Texto mostrado -
------------------------------------------------------------
La inflación no ha muerto, la han asesinado

 

En el siglo XIX, la mayoría de países desarrollados tuvieron en distintas etapas inflación y deflación. En cambio, en la siguiente centuria, a partir de la II Guerra Mundial, la primera tuvo un papel destacado y la segunda cayó en un completo olvido, excepto en Japón.

Durante la década de los 70 y los primeros 80 del pasado siglo, la lucha contra la inflación se acentuó considerablemente en las naciones avanzadas, debido a dos crisis del petróleo casi consecutivas (1973 a 1975 y 1979 a 1981).

El combate tuvo como capitán general a Paul Volcker, presidente de la Reserva Federal entre 1979 y 1987. Un banco central independiente del poder político desde 1951, cuyo máximo dirigente es nombrado por aquél, pero no puede ser cesado, si su gestión no le agrada.

El gran éxito obtenido por Volcker, quién consiguió reducir la tasa de inflación del 11,3% al 2,5% entre agosto de 1979 y el mismo mes de 1983, llevó a numerosos países a replicar parcialmente en los siguientes años el modelo instaurado en EEUU. El presidente de su banco central ya no sería un político, como era relativamente habitual, sino un prestigioso economista y tendría una nula dependencia del ministerio de Economía.

En la etapa señalada, la decepcionante evolución económica provocó la llegada al poder de nuevos políticos con ideas muy diferentes a las de los anteriores. En la década de los 80, sus principales representantes fueron Reagan y Thatcher. Sus asesores renegaron de los postulados keynesianos y abrazaron los neoliberales. El orden de prioridades cambió y la consecución de una muy baja tasa de inflación se convirtió en un gran emblema de los nuevos tiempos.

Las nuevas autoridades, persuadidas por prominentes hombres de negocios, decidieron convertir progresivamente a la Bolsa en el epicentro de la economía empresarial. Para conseguir tal propósito, hicieron leyes que disminuyeron los costes que suponía cotizar en ellas, flexibilizaron las condiciones para que las compañías formaran parte del parqué, llevaron a éste a las principales empresas públicas de sus países y redujeron las comisiones de intermediación, especialmente para los pequeños inversores. Había nacido el capitalismo popular.

Para que éste tuviera éxito, la inversión en Bolsa había de ser un buen negocio. Con dicha finalidad, diseñaron un contexto económico y empresarial ideal para la renta variable: una tasa de inflación muy baja, un menor crecimiento de la oferta de deuda pública y unos grandes incentivos monetarios a los directivos, si éstos conseguían un elevado incremento del precio de las acciones de sus empresas en el corto plazo (igual o inferior a los cinco años).
------------------------------------------------------------
Descripción del problema - Según el texto sobre la inflación, ¿qué medidas tomaron las nuevas autoridades para convertir la Bolsa en el epicentro de la economía empresarial? Enuméralas todas.

Registros proporcionados -
------------------------------------------------------------
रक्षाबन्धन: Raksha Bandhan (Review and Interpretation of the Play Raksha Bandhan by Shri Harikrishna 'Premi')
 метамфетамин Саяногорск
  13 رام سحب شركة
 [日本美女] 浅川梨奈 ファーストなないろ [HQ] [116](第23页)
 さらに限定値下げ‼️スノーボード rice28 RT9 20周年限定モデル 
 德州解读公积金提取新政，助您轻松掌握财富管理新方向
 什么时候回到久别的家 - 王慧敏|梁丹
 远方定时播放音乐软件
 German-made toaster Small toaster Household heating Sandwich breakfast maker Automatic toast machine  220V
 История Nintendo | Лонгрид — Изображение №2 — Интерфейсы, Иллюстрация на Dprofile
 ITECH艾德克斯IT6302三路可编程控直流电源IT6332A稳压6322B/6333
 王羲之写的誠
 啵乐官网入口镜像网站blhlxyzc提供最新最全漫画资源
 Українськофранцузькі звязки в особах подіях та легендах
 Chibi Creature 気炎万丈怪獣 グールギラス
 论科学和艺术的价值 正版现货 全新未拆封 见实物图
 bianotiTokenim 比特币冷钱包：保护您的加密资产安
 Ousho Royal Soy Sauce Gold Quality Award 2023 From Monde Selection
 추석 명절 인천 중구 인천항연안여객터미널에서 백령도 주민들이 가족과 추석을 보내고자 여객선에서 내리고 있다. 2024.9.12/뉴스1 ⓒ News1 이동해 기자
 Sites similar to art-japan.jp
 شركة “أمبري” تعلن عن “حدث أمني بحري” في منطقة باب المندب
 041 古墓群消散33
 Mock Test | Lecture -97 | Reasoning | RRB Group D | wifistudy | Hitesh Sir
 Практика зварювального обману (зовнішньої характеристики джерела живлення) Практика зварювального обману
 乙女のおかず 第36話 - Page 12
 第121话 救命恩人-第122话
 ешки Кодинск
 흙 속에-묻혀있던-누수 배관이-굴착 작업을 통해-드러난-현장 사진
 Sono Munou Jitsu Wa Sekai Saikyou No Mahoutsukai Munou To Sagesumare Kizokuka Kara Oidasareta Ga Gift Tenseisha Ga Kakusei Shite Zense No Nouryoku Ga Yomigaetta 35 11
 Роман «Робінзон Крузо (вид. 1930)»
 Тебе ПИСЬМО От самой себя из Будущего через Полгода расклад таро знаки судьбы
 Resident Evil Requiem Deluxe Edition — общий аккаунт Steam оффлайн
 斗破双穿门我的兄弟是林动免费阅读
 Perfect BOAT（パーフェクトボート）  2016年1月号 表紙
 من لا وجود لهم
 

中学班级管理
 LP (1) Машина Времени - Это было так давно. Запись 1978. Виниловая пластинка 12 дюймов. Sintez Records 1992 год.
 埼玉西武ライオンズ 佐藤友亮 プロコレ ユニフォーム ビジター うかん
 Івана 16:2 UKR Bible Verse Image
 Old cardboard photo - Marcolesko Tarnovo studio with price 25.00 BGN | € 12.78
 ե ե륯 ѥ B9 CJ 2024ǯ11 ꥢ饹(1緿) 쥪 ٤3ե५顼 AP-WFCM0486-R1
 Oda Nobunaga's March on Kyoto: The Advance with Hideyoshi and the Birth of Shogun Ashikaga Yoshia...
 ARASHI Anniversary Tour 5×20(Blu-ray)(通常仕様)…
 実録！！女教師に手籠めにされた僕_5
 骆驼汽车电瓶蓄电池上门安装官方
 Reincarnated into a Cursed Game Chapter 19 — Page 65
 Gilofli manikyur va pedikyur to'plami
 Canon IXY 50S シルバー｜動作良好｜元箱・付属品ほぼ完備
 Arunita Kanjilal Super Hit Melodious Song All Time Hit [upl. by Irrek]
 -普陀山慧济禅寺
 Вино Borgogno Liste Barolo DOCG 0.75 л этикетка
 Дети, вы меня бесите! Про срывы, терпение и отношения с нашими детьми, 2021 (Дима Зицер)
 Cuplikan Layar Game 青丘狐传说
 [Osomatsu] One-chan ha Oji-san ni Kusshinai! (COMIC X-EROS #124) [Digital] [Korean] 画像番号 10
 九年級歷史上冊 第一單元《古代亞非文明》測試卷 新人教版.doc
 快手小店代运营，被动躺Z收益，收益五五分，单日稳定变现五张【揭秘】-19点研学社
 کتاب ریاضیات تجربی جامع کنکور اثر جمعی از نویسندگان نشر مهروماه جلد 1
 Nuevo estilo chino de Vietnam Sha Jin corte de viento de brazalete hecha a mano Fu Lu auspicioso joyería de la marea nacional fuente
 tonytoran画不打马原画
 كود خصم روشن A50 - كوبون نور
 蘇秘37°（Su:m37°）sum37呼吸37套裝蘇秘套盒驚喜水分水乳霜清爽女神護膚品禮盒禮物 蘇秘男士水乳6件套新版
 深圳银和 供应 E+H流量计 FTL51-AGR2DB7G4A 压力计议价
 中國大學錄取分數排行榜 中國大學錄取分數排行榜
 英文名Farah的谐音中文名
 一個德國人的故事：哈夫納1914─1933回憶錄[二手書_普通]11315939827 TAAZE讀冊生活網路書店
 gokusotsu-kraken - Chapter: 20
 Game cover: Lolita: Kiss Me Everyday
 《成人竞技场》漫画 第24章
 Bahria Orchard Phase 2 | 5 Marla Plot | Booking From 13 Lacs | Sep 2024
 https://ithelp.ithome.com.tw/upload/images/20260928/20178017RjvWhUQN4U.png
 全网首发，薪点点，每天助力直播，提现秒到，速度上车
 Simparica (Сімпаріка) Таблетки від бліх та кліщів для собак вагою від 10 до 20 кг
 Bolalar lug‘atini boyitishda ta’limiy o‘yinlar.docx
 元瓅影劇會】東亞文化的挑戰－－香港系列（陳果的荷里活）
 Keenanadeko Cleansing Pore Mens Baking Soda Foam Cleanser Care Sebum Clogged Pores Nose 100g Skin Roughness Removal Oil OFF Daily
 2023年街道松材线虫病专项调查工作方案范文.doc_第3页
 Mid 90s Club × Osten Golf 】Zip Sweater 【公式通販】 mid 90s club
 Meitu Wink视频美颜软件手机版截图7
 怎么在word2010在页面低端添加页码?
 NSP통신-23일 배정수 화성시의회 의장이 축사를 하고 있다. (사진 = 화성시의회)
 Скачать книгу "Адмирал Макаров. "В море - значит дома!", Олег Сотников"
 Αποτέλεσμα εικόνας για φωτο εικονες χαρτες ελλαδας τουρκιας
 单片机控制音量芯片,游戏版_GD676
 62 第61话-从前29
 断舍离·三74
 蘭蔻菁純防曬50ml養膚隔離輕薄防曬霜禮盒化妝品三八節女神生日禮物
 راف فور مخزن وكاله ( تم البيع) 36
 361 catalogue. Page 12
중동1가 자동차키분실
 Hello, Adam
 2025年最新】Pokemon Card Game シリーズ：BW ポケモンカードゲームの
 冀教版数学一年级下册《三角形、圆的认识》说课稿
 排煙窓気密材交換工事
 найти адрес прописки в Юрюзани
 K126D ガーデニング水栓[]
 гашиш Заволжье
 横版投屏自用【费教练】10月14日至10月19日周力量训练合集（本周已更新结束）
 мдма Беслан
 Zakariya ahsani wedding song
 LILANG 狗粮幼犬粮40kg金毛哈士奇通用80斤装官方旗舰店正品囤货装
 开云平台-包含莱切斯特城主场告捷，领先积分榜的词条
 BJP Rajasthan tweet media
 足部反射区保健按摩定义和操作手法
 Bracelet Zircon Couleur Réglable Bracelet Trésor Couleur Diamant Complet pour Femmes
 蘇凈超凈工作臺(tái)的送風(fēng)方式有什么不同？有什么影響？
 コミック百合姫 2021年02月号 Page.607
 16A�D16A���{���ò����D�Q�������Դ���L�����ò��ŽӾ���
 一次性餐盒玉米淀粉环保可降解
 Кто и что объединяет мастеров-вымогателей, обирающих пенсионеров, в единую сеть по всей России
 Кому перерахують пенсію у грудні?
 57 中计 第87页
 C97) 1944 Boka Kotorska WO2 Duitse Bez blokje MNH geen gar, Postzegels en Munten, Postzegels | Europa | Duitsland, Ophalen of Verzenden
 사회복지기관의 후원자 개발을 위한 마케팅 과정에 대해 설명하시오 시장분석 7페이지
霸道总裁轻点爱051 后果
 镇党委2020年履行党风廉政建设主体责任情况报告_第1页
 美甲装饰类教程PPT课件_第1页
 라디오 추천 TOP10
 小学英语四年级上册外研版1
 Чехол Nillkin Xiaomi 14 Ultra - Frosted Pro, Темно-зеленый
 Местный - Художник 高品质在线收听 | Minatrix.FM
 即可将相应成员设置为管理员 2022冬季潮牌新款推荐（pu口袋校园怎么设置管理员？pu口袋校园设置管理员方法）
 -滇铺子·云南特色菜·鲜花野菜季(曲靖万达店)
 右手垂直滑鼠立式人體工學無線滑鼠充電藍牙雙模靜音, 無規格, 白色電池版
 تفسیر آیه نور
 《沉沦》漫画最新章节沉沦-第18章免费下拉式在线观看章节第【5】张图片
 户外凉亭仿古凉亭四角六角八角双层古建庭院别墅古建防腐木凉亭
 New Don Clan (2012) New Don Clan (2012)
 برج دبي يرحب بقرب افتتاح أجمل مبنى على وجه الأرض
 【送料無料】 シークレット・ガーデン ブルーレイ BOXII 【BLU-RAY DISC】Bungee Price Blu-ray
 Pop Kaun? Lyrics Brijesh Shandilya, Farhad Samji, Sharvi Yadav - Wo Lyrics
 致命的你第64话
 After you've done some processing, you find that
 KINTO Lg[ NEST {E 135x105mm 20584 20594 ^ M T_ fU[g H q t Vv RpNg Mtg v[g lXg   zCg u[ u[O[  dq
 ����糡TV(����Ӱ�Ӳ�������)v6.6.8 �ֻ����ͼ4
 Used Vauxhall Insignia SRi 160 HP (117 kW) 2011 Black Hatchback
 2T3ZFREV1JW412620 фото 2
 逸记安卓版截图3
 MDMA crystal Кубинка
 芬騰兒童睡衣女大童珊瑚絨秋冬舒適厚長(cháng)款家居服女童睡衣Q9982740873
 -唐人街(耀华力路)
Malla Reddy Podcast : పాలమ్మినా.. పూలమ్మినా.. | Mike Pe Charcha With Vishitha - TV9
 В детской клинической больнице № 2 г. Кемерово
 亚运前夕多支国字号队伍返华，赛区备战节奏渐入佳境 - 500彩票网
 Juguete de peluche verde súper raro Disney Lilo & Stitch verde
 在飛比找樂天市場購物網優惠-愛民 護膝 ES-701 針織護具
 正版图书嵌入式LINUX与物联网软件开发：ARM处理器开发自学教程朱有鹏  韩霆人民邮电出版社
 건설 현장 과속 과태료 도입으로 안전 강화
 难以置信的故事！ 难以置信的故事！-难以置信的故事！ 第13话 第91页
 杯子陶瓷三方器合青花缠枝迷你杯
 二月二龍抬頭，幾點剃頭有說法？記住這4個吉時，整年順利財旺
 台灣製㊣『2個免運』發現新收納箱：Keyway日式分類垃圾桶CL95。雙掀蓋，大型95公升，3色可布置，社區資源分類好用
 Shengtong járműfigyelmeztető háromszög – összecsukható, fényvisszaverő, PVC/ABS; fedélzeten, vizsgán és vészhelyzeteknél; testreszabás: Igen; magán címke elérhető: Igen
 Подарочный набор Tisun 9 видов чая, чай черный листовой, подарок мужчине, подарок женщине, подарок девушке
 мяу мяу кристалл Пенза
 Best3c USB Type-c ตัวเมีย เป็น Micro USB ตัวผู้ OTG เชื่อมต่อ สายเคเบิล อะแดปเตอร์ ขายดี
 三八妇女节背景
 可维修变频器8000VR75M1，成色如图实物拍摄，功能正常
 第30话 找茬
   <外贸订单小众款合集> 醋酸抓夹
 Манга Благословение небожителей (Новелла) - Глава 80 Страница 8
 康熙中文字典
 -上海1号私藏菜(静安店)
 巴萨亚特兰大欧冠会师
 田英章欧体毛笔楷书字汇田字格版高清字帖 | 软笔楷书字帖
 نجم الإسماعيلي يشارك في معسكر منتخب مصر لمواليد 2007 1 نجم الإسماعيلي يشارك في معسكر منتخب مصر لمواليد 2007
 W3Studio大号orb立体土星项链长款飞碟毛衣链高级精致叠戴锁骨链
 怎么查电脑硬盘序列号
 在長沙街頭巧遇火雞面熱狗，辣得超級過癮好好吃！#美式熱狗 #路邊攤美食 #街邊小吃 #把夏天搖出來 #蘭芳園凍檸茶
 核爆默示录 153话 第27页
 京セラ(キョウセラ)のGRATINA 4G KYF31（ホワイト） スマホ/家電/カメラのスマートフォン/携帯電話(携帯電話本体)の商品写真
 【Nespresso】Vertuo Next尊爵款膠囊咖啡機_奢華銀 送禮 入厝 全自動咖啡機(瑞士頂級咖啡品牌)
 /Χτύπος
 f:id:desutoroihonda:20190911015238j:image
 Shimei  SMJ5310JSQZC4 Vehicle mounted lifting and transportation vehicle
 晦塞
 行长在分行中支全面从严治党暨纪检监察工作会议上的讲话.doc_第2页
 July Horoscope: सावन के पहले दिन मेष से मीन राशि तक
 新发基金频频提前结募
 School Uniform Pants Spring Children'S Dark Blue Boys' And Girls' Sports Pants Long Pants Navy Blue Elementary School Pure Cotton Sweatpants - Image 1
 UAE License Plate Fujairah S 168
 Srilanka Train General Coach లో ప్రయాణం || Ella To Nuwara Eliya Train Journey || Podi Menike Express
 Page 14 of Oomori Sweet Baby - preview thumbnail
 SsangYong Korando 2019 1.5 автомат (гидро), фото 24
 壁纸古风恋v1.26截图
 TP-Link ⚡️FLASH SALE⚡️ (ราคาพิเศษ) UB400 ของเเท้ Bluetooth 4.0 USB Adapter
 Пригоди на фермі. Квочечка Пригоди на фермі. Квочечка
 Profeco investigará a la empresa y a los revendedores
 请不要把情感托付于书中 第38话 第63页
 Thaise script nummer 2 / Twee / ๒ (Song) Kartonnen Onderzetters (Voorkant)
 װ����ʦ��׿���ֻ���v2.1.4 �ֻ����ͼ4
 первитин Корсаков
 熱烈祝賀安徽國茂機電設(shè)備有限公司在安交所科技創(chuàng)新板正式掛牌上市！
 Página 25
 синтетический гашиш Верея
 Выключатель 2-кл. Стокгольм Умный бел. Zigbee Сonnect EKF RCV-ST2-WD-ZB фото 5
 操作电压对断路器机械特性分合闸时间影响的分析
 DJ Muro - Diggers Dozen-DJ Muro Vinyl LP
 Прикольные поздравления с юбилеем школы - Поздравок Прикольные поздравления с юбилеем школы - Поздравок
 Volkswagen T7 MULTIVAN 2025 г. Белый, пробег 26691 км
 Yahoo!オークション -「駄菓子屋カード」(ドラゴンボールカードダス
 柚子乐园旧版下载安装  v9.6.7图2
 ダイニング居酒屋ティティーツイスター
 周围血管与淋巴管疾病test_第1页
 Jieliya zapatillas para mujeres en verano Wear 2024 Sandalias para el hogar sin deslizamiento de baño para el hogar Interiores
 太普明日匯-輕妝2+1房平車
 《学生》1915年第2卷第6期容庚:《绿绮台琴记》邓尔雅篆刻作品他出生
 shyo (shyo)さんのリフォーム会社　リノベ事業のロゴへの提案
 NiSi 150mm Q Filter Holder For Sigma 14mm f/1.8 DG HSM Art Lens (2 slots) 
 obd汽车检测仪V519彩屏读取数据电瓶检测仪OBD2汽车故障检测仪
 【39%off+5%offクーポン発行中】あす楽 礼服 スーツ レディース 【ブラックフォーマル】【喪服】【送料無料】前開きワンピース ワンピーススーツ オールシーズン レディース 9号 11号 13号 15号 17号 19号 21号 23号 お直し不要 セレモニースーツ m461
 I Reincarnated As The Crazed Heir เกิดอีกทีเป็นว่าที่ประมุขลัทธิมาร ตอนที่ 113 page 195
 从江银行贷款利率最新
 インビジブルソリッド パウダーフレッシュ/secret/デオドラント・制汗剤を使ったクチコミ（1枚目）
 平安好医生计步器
------------------------------------------------------------
Espacio de respuesta -
- Hicieron leyes que disminuyeron los costes que suponía cotizar en Bolsa.
- Flexibilizaron las condiciones para que las compañías formaran parte del parqué.
- Llevaron al parqué a las principales empresas públicas de sus países.
- Redujeron las comisiones de intermediación, especialmente para los pequeños inversores.